Le mur canari s’ouvrit, révélant une grande pièce voûtée, pareille à un bateau posé à l’envers. Un bateau d’or. Du moins la matière dont étaient faits les murs qui se rejoignaient comme des mains jointes, avait-elle, la couleur et l’aspect d’un or mat, de teinte chaude.
Sur la gauche, une fontaine provençale aux trois dauphins de pierre coulait près d’un cyprès dont le doigt pointu grattait la jointure des arches.
— Henri ! demanda Mme Jonas, où tu m’as fait emmener ? C’est pas la clinique des Soeurs du Bon Secours !
— Ne t’inquiète pas, je vais t’expliquer, tout va bien…
— Aah ! hurla Mme Jonas en se cramponnant aux bords de la civière, ne me quitte pas ! Henri ne me quitte pas !
— Je ne te quitte pas ! Ma chérie ! tout va bien ! tout va très bien !
— AaaaAAh !
— Respire ! Comme on t’a montré ! Respire ! Détends-toi !
— Détends-toi ! Tu en as de bonnes, toi ! Aaaaah ! Ne me quitte pas ! Donne-moi ta main !…

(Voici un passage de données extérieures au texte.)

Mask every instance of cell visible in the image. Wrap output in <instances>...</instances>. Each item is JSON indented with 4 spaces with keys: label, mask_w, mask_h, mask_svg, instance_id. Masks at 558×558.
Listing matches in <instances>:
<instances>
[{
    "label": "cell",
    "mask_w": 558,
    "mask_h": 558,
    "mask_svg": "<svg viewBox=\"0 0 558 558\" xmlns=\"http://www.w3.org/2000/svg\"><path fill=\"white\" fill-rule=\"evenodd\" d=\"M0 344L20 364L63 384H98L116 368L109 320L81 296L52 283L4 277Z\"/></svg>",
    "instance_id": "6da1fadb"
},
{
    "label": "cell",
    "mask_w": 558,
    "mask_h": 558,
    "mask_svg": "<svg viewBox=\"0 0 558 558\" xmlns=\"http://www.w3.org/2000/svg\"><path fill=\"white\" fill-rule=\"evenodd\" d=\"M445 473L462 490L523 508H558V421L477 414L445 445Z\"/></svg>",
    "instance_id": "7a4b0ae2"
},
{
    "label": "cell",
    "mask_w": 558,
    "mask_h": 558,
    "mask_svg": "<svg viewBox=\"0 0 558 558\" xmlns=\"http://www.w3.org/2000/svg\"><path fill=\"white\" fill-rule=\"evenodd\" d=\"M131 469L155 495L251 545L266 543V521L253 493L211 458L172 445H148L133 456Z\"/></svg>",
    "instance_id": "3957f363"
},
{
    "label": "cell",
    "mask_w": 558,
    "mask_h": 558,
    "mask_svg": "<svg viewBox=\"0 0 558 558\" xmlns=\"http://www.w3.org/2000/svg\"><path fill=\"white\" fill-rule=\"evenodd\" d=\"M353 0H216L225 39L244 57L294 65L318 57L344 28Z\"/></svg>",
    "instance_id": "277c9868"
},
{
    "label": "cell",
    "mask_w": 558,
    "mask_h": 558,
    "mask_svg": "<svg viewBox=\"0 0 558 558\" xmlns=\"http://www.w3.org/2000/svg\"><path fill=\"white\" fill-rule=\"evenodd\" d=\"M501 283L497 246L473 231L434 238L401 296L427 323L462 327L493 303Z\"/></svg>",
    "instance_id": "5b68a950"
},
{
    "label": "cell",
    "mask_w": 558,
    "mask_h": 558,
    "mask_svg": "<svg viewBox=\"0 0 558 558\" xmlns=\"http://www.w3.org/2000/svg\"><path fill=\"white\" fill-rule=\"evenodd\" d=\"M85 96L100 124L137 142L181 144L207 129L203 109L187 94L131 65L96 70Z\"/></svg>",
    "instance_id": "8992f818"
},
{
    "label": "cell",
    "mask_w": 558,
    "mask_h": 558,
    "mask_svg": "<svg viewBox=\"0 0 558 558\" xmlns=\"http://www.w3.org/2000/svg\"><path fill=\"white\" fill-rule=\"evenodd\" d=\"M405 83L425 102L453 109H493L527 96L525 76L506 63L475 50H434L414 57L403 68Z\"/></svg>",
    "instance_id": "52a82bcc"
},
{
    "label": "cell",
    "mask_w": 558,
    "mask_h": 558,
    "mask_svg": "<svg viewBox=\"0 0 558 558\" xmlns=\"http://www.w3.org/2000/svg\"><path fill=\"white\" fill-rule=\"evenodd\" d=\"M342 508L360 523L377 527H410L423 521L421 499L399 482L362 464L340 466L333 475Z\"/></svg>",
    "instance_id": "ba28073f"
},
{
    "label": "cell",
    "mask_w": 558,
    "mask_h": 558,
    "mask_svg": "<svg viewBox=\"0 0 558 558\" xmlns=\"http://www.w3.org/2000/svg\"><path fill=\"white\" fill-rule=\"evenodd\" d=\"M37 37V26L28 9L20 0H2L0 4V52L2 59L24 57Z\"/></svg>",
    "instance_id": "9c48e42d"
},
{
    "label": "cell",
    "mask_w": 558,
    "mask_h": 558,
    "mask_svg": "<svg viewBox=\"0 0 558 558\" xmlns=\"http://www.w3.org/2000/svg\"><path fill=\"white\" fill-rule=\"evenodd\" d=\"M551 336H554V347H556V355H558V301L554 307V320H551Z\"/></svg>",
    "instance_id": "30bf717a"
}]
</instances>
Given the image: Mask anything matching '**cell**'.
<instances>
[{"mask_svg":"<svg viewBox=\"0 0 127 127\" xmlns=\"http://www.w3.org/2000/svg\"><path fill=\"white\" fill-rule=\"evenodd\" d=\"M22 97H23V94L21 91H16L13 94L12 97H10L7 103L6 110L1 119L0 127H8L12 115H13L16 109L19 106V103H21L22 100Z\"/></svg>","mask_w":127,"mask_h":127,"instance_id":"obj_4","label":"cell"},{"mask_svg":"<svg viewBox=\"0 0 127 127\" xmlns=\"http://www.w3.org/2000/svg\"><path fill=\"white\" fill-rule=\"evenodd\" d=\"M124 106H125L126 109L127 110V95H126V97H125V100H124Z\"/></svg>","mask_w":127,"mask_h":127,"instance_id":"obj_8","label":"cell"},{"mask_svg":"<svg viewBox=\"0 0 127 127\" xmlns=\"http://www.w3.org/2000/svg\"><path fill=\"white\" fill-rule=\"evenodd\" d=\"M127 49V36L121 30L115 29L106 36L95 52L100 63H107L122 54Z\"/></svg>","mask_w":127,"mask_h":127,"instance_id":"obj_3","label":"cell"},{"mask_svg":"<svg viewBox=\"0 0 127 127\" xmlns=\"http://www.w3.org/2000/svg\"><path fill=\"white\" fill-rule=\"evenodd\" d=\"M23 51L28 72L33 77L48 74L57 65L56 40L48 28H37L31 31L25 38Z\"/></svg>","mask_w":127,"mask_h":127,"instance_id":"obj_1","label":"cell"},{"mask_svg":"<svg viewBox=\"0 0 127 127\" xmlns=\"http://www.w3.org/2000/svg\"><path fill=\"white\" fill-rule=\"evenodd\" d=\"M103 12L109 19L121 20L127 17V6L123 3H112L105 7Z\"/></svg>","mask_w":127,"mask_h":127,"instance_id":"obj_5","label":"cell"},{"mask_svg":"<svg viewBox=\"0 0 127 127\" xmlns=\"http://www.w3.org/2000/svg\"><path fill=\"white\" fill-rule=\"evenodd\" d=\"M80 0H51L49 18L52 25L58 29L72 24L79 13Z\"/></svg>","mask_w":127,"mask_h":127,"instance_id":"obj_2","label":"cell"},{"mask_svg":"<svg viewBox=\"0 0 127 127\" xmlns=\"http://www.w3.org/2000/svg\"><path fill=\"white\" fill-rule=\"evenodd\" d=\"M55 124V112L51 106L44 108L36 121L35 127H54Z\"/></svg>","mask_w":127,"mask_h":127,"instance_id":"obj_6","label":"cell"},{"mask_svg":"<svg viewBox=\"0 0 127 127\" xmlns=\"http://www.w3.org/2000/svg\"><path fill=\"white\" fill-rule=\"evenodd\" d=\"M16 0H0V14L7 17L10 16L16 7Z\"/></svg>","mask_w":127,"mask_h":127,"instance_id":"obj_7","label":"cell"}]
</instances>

Il lui tendit sa main droite. Elle s’y cramponna et y enfonça ses dix ongles.
Ils crièrent ensemble :
— AaaAAAh !
Jonas reprit son souffle, se tourna vers M. Gé et lui demanda à voix basse :
— Vous avez prévu un accoucheur ?
— Vous êtes médecin…, répondit M. Gé, en se penchant vers la civière. Il appuya sur un bouton et la civière roula doucement de la pièce jaune à la pièce d’or.
Elle s’arrêta près de la fontaine.
— C’est de l’eau stérile, dit M. Gé, plus pure que de l’eau bouillie… Dans tous les films que j’ai vus, on fait bouillir de l’eau quand une femme accouche. Je ne sais pas à quoi cela sert mais je suppose que ce doit être utile ? Préférez-vous que je vous laisse, ou avez-vous besoin de moi ?
— Qui c’est ? demanda Mme Jonas, gémissante. C’est pas un docteur ? Où est le Dr Sésame ?
Elle cria :
— Henri ! Où tu m’as emmenée ? AaaaAAAh !
Jonas léchait sa main saignante et regardait avec horreur sa femme qui s’arc-boutait sur la civière. Il se sentait totalement incapable, incompétent, dépassé, bon à rien.
— Henri ! cria Mme Jonas, il arrive ! Aide-moi ! Il… il arrive !…
Jonas respira un grand coup, se laissa tomber à genoux, prit machinalement des ciseaux que lui tendait M. Gé, fendit le tournesol jusqu’au menton, fendit la culotte à fleurs et le soutien-gorge.
La mère n’avait plus besoin d’aide, plus besoin de personne. Du fond des millions d’années la connaissance primitive était tout à coup arrivée jusqu’à elle. Elle poussait, s’arrêtait, se reposait, poussait de nouveau, elle sentait son enfant hésiter au moment de se séparer d’elle, elle le poussait doucement au-dehors, vers la vie, elle l’encourageait, sans rien dire, ils se comprenaient, il n’avait plus peur… il se décidait…
Au moment où il passa la tête, que son père agenouillé reçut au creux de ses mains, M. Gé posa son doigt sur une touche d’un clavier dessiné dans le mur. Des oiseaux se mirent à chanter dans le cyprès, et dans le saule pleureur, dans la fontaine et dans les murs, le rossignol de nuit et l’alouette lointaine, le merle du matin, la tourterelle et la grive et d’autres oiseaux du monde, avec la brise dans le haut des arbres et le rire des ruisseaux chatouillés, l’odeur des tilleuls et de la verveine, du thym surchauffé et de la mousse mouillée, de la prairie tondue et de la forêt qui couve ses champignons. Ainsi le premier cri de l’enfant ne fut pas de douleur, mais une note de vie qui prit sa place dans le concert vivant venu de toutes parts.
Avant de le regarder lui-même, Jonas avait soulevé l’enfant pour le montrer à sa mère. Elle avait vu que c’était une fille, qu’elle était blonde, et qu’elle ressemblait à son père. Elle ferma les yeux de bonheur et s’endormit. Elle se réveilla un quart d’heure plus tard pour faire le second. C’était un garçon, il était encore plus beau que la fille, et ne ressemblait à personne.